Here's a little bit of teaser writing from the pages I've been working on:

While many had been evacuated, some were allowed to return to their home, sleep in their bed, be thankful they were spared a fire that could have leveled an entire neighborhood rather than a few houses in it. I wondered how different their lives would be if the wind had been blowing more southerly. I would be sitting in my house, curled up in my bed, feeling sorry for the neighbors down the street. I would be wondering how to help as I tossed my trash into the can and hauled it to the street.

But the winds hadn’t blown in their direction, and the fire had burned my house with my unborn son’s nursery. Whereas earlier in the week I had criticized the overgrown lawn and dandelions, I now envied them. I didn’t even have weeds to return to.

Tuesday, August 17, 2010

Chicken Soup publication

While on vacation, I got final notice that my story about our first Christmas in our new home without carpet or paint will be published in the upcoming Chicken Soup for the Soul: Christmas Magic.

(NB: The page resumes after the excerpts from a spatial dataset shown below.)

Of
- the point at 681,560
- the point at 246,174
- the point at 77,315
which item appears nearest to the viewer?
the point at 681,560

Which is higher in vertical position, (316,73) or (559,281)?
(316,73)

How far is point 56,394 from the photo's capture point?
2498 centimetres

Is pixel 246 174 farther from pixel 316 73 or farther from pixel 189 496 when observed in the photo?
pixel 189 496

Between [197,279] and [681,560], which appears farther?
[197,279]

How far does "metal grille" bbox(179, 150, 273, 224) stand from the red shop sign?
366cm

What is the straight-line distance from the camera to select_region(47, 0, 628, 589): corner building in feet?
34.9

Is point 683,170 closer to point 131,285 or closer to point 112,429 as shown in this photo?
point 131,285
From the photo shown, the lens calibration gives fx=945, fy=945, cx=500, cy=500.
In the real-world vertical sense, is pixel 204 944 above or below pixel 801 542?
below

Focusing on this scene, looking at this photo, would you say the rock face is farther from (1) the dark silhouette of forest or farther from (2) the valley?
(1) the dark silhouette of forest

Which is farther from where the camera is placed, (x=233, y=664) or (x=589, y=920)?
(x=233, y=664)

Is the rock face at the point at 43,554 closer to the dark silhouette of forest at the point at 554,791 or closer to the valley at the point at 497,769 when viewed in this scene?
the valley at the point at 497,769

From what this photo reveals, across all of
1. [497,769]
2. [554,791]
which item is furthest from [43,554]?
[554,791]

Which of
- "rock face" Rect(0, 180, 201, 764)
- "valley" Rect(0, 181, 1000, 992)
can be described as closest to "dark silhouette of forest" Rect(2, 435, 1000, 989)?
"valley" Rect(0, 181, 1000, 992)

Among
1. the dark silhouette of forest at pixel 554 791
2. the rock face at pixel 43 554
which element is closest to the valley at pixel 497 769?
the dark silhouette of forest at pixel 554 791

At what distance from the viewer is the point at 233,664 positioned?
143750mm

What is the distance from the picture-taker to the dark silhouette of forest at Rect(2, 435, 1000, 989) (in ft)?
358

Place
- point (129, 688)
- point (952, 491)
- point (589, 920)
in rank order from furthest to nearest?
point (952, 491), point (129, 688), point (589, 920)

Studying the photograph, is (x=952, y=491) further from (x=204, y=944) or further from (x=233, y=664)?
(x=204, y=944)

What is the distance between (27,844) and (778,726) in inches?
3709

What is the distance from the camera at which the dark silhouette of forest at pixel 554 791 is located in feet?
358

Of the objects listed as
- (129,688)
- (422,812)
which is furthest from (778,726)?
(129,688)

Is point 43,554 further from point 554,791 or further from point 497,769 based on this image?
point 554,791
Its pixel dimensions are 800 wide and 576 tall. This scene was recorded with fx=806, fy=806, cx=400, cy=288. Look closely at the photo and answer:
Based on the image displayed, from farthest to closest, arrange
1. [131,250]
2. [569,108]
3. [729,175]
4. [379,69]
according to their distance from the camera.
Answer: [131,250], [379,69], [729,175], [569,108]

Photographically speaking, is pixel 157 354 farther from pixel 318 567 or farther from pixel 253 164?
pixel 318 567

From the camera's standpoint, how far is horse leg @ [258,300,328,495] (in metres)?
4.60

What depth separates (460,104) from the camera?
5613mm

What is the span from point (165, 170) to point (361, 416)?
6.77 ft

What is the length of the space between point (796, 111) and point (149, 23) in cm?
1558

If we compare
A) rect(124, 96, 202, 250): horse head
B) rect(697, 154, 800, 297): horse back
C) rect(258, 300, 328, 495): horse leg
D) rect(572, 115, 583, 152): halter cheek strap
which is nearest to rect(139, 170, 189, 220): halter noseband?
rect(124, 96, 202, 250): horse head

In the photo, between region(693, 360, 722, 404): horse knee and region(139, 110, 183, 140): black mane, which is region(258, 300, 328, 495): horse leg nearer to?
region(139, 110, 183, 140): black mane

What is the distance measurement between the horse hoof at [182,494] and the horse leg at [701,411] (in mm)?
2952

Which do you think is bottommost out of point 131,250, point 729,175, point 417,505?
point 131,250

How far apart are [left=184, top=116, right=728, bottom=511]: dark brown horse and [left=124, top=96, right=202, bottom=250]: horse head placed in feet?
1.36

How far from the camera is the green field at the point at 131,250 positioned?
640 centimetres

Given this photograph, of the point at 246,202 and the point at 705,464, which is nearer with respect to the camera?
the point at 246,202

I will be receiving a few free copies and will be hosting a few giveaways for signed copies leading up to Christmas.

In the meantime, check out the post of pictures of that magical day.

And head over to Amazon to pre-order a copy:

Saturday, August 7, 2010

Sea salt and gasoline

I stepped off the plane into the thick, humid air.

Home. Virginia Beach.

This place has a story; it knows mine. If we drive to the rec center, I can point out the spot in the woods where I kissed a boy, though I wouldn’t tell him it was my first. I can show where I was warned during driver’s ed when I forgot to yield when making a left turn. I can navigate the streets to my old home with precision, instinctively knowing when to push a little harder on the accelerator and when to back off and prepare the break.

Even though I’ve been gone ten years, I immediately recognize the cadence here.

I know the way the grass rises out of the bay. I recognize the sea salt that hangs in the air and settles in my pores. Salt water and gasoline is the smell of my childhood. Those on boats seem unaware that you could even live in a place where water isn’t part of your daily life, where bridges don’t dictate traffic decisions.

We ate at the local oyster bar last night. A twenty minute wait that would have annoyed me in Boise doesn’t faze me. Anything to be surrounded by the noise of a Friday night on the bay sitting on a picnic table eating fresh oysters that seem a little plumper, taste a little richer.

I watched the pink sunset behind the cumulous clouds and forget the thunderstorms that seemed imminent only hours before. Watching the sun set sitting on the bay has been a ritual since I was in high school. Whenever I get anxious, this sunset is what I return to in my mind as I ask peace to settle back into my soul.